3. The Federal Motor Carrier Safety Administration implements CSA 2010, its new safety measurement system for motor carriers.
4. OSHA's administrator questions VPP's future, saying a new funding source is needed.
5. April 2010: OSHA proposes long-awaited changes in its fall protection regulations.
6. FDA announces it will require grim color photos on cigarette packs to warn smokers.
7. Motorcyclist deaths drop, breaking an 11-year streak of annual increases.
8. NLRB files complaint after a worker was fired for her Facebook post about a supervisor.
9. Explosions kill 29 coal miners in West Virginia (April 5) and another 29 coal miners in New Zealand (Nov. 19). In October, 33 miners are rescued after being trapped for 68 days deep inside a remote Chilean gold and copper mine.
10. Honeywell buys Paris-based Sperian Protection, the world's biggest PPE manufacturer, for $1.4 billion.
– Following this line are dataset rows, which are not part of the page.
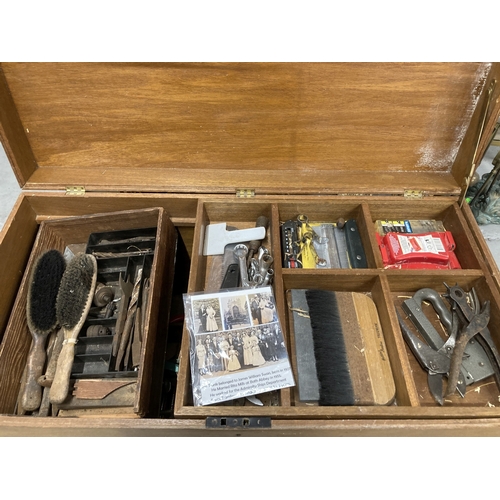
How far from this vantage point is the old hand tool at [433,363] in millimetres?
1207

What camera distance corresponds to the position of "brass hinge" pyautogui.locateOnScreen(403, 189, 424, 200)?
156 cm

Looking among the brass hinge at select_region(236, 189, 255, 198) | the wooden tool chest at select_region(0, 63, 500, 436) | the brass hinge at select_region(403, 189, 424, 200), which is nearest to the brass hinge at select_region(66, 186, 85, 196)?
the wooden tool chest at select_region(0, 63, 500, 436)

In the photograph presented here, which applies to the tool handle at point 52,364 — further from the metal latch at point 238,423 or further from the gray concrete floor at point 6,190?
the gray concrete floor at point 6,190

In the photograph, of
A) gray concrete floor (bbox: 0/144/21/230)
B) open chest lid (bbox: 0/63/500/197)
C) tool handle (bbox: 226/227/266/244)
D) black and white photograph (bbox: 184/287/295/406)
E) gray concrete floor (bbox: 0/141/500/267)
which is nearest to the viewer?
black and white photograph (bbox: 184/287/295/406)

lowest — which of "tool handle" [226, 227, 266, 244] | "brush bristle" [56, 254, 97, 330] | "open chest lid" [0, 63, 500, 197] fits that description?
"brush bristle" [56, 254, 97, 330]

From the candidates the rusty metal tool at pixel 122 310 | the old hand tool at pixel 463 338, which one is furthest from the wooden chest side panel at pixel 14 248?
the old hand tool at pixel 463 338

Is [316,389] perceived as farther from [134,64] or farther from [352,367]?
[134,64]

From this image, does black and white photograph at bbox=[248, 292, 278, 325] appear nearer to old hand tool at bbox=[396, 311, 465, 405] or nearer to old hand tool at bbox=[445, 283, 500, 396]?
old hand tool at bbox=[396, 311, 465, 405]

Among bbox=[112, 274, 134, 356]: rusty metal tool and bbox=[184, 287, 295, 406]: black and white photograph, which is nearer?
bbox=[184, 287, 295, 406]: black and white photograph

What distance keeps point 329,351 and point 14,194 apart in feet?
6.68

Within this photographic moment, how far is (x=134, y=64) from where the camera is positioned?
1.32 metres

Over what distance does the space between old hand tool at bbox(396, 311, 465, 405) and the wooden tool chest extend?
5cm

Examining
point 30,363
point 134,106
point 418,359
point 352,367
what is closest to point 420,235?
point 418,359
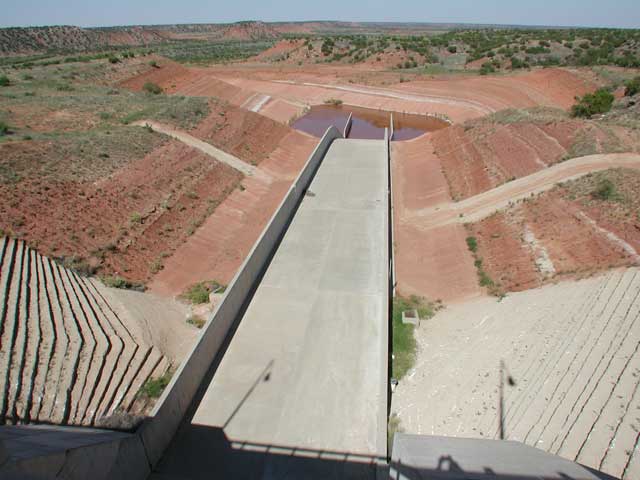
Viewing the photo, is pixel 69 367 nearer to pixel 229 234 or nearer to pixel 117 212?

11. OSHA considers a new enforcement approach for its noise exposure standards that may require much wider use of engineering controls.
12. Emphasizing compressions, the 2010 CPR guidelines change A-B-C to C-A-B.
13. OSHA audits all of its state plans.
14. Massey Energy battles MSHA over the Upper Big Branch investigation and announces CEO Don Blankenship will retire Dec. 30, 2010.
15. U.S. Transportation Secretary Ray LaHood targets distracted driving by commercial truckers and the general public. Several DOT agencies propose rules dealing with distracting technologies.
16. OSHA repeatedly fines the U.S. Postal Service, including for allegedly willful violations at some facilities.
17. A U.S. Supreme Court ruling invalidates about 600 decisions that had been issued when the National Labor Relations Board had only two members.
18. CDC predicts 1 billion tobacco-related deaths worldwide will occur during this century.
19. Nearly all 9/11 responders accept a financial settlement of their illness claims.
20. MSHA reforms its pattern of violations scheme and warns 13 mines they must correct their S&S (significant and substantial) violations promptly.